Needed With Compassion

In the war that has ended in chaos in Afghanistan, Canada lost 159 soldiers and seven civilians over a period of 12 years.

In the war against illicit toxic drugs in British Columbia, it took just six months this year to register 1,011 deaths.

In the words of Lisa Lapointe, chief coroner for the province, the record-breaking death total is “a tragic reminder that the toxic illicit drug supply remains a significant ongoing threat to public health and safety in communities throughout our province.”

Of more immediate concern for our political leaders and wannabe leaders is getting elected or re-elected, and that involves selective bribery of voters. Promises of rich funding for community programs that the promise makers hope will fulfill their hopes of gaining or retaining power.

Chief Coroner Lapointe says her latest release of data highlights “the immensity of this public health emergency and the need for a wide-scale response.” As of this writing, I can’t recall any politician adding a plan to end or even curb the ever-growing “immense health emergency.”

How immense? Chief Coroner Lapointe: “Drug toxicity is now the leading cause of death in BC for those aged 19 to 39.” This is from a front-line observer who records the horrors of an addict’s death and the agony of family survivors.

“We must continue to urge those in positions of influence across our province and the country to move to urgently implement measures to prevent more unnecessary suffering and death.”

Local candidates seeking Member of Parliament status Sept. 20th could reasonably be asked for their thoughts. So could BC MLAs – especially those with cabinet rank.

“We are studying the problem” seems to be the best we get.

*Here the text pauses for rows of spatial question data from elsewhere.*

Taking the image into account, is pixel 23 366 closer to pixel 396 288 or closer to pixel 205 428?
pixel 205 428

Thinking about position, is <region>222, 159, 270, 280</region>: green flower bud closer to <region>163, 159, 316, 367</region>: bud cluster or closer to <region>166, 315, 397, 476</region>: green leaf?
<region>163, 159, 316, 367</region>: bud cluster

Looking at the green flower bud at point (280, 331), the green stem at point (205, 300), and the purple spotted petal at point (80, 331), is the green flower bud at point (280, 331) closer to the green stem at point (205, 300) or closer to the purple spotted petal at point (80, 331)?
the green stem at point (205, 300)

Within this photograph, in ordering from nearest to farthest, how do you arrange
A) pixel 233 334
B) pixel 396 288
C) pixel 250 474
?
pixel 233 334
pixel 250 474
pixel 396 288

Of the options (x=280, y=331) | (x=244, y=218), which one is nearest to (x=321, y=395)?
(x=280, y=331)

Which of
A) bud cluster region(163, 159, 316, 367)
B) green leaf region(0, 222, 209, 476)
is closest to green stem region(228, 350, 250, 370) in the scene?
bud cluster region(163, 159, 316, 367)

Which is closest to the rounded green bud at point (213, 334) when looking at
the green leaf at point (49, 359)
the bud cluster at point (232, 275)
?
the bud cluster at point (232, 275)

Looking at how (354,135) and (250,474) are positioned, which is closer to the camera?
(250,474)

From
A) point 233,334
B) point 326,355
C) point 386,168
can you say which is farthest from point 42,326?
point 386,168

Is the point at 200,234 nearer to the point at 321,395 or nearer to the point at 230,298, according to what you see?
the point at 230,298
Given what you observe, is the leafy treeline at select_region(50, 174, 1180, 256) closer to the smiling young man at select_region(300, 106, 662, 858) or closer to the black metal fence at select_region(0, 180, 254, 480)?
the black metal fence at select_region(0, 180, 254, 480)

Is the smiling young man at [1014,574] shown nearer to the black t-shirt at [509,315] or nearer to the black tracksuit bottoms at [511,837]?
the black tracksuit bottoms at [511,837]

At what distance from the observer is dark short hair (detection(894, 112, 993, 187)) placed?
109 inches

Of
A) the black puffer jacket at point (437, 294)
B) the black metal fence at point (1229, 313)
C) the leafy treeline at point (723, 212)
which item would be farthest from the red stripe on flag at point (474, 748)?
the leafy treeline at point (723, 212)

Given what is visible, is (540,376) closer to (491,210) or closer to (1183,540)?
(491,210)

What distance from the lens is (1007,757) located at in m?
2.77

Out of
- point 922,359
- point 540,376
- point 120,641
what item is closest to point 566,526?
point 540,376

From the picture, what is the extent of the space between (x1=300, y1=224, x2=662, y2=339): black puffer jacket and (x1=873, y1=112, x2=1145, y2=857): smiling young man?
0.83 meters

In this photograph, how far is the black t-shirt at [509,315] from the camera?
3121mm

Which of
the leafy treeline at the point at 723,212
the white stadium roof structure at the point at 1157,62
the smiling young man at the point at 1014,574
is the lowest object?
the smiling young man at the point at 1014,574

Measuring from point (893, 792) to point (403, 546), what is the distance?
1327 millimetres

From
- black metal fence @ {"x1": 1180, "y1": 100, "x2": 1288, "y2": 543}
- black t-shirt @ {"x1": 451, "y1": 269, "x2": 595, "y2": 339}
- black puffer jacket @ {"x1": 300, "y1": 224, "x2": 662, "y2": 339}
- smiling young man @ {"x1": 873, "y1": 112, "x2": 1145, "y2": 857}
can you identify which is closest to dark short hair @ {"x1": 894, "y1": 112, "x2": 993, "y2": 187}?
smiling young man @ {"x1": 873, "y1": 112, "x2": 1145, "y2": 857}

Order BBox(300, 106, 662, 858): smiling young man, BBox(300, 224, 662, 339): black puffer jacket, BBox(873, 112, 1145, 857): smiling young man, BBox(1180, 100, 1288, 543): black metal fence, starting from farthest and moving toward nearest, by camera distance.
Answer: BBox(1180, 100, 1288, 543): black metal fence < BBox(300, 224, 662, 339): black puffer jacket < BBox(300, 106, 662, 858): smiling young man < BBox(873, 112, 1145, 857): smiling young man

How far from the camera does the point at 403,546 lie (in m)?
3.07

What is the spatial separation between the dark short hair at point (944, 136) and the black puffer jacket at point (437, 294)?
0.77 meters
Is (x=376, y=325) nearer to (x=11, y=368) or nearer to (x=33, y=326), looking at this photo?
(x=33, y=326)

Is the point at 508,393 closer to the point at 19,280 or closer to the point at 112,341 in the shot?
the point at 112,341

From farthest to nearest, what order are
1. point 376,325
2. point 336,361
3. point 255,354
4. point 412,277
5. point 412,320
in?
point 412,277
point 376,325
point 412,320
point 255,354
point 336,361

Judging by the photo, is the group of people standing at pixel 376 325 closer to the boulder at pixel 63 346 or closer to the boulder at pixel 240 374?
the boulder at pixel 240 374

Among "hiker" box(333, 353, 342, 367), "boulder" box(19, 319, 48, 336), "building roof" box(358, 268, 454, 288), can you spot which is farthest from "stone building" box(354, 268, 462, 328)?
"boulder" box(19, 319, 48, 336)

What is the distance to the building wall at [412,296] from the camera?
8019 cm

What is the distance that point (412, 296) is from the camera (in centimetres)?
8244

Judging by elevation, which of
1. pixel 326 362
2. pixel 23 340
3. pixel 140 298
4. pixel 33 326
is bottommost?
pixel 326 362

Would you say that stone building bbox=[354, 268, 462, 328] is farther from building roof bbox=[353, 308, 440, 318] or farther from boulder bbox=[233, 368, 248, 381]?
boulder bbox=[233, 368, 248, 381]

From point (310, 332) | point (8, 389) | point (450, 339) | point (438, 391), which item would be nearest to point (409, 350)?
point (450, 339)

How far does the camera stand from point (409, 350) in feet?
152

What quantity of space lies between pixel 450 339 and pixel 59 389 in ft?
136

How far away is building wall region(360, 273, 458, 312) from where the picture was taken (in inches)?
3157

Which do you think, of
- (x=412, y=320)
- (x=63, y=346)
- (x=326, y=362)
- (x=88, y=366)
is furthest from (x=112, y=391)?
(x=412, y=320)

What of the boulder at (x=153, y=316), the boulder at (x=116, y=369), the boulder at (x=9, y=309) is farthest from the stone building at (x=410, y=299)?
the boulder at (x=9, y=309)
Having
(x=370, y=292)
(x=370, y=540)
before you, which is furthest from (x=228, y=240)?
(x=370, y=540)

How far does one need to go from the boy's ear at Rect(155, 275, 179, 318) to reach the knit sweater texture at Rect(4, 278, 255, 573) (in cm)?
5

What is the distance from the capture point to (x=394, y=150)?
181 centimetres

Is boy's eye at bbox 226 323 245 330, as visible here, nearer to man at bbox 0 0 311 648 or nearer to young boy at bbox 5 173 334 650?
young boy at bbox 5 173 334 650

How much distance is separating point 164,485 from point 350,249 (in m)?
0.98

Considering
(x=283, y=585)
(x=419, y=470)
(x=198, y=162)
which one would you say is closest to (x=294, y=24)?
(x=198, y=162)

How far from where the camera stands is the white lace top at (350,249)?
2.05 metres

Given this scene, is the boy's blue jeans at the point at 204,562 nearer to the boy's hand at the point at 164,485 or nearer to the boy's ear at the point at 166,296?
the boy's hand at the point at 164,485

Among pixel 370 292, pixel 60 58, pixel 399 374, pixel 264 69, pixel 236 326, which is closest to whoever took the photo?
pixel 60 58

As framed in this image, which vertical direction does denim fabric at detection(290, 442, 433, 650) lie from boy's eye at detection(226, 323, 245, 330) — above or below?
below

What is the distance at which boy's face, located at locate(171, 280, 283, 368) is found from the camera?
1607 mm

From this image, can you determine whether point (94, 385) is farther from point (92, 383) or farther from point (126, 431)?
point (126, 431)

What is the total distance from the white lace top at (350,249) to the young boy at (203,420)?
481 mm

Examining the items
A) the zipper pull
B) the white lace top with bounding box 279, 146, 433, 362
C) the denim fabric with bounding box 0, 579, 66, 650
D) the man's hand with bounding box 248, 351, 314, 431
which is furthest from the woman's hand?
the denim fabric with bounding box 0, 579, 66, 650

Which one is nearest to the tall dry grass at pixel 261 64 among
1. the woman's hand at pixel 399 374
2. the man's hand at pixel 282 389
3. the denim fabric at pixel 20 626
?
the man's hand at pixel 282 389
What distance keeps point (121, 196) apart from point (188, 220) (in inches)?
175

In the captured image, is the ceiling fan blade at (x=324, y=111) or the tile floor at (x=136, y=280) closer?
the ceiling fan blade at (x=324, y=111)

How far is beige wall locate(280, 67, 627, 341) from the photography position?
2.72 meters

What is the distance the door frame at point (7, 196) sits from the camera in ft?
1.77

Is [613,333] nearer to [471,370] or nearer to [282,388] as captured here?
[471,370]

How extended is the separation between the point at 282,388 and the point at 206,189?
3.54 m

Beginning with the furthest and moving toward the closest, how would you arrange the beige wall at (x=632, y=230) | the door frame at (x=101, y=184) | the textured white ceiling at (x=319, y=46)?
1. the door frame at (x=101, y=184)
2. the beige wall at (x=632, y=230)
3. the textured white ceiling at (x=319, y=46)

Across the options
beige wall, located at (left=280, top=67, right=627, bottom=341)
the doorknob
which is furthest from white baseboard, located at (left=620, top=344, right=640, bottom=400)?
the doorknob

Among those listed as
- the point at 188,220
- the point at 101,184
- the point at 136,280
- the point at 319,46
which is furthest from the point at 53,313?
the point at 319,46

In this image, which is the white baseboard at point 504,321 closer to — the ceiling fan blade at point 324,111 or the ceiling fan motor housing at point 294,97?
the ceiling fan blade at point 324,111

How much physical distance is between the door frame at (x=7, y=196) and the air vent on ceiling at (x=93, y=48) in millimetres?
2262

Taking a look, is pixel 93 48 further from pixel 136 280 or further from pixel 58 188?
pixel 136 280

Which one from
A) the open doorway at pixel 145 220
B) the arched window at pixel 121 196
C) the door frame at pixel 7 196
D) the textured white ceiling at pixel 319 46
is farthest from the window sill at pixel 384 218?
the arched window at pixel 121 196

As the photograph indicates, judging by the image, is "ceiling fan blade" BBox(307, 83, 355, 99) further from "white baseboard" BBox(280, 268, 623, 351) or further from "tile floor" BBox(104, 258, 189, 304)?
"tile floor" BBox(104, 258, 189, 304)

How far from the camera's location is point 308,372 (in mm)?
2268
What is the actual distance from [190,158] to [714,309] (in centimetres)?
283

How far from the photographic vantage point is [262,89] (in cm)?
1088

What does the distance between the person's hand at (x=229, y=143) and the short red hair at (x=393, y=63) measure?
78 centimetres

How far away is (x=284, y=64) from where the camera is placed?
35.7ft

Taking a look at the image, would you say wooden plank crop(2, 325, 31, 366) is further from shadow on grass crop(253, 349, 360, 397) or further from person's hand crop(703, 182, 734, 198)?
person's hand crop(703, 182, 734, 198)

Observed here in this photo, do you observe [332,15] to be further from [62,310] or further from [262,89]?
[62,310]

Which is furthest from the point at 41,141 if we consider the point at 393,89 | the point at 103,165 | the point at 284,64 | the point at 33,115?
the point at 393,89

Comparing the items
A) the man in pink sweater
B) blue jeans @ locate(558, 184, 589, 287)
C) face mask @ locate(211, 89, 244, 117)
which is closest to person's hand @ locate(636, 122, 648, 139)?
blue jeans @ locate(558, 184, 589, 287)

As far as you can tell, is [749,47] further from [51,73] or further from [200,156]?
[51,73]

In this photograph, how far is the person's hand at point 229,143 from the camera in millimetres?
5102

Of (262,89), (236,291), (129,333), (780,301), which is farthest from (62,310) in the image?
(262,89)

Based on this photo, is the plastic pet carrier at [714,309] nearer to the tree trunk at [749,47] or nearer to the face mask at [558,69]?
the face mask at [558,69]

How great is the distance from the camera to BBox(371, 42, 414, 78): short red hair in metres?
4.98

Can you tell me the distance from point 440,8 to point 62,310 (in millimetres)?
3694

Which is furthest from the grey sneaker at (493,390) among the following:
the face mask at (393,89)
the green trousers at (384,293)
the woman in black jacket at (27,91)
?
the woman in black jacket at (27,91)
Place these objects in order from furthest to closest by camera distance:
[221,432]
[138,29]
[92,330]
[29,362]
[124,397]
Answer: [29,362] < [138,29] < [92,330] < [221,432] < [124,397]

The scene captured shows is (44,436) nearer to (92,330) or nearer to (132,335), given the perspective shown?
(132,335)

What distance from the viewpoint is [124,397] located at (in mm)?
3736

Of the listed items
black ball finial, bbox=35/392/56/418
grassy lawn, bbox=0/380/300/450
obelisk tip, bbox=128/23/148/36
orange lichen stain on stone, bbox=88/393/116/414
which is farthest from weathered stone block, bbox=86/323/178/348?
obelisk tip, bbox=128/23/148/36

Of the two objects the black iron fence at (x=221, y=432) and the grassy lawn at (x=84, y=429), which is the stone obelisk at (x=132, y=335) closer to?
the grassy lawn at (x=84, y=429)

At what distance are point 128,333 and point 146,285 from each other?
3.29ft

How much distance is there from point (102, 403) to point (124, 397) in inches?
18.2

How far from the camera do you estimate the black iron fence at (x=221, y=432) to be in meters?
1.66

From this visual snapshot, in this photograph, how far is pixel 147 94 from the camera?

Better – if not popular – would be Chief Coroner Lapointe’s plea for “removing barriers to safe supply and ensuring timely access to evidence-based, affordable treatment and providing those experiencing problematic substance use with compassionate and viable options to reduce risks and save lives.”

Would you support “safe supply” and “timely access” to save someone’s dad or mom, son or daughter, from an addict’s ugly death? More important, would you support a political candidate who did? Or didn’t?

When we lose more lives in BC in six months from poisonous street drugs than we lost in 12 futile years of battle in Afghanistan – we need a solution – NOW – and administered with compassion.